どうして息子が死ななければならなかったのか。秋葉原無差別殺傷事件から1年半余り。大学生の長男=当時(19)=を奪われた男性(55)は「真相を知りたい」との思いを胸に、28日の初公判を迎えた。
あの日、事件を知らされ、現場付近へ駆け付けると、いつも通り自宅から送り出した長男が仮設の遺体安置所で横たわっていた。
友人と歩いていたところを加藤智大被告(27)のトラックにはねられた。夢だと信じたかったが、司法解剖後に帰宅した亡きがらを見て、長男の死を実感。冷たくなった体を抱きしめ、涙が止まらなかった。
自宅にはたびたび同級生らが訪れ、思い出を語ってくれた。昨年1月には、長男が出席するはずだった成人式にも参加。「夢や未来を奪われて無念だっただろう」と心情を思いやった。

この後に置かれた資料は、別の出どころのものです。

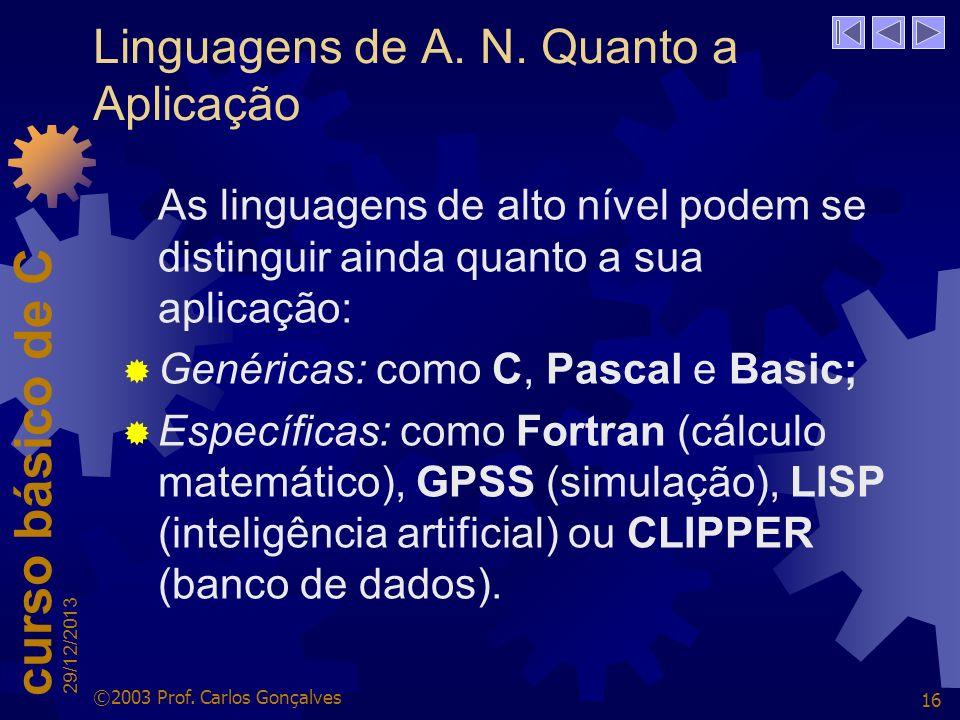 Linguagens de A. N. Quanto a Aplicação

昨年11月、加藤被告から手紙が届いた。その時は読む気になれず、約1カ月後に目を通すと、謝罪する一方で「事件のことはよく覚えていない」と記されていた。怒りがよみがえった。男性は「死刑にしてほしいのは当然だが、多くの人を苦しめた事件をなぜ起こしたのか、本人の口から聞きたい」と、公判の傍聴を続けるつもりだ。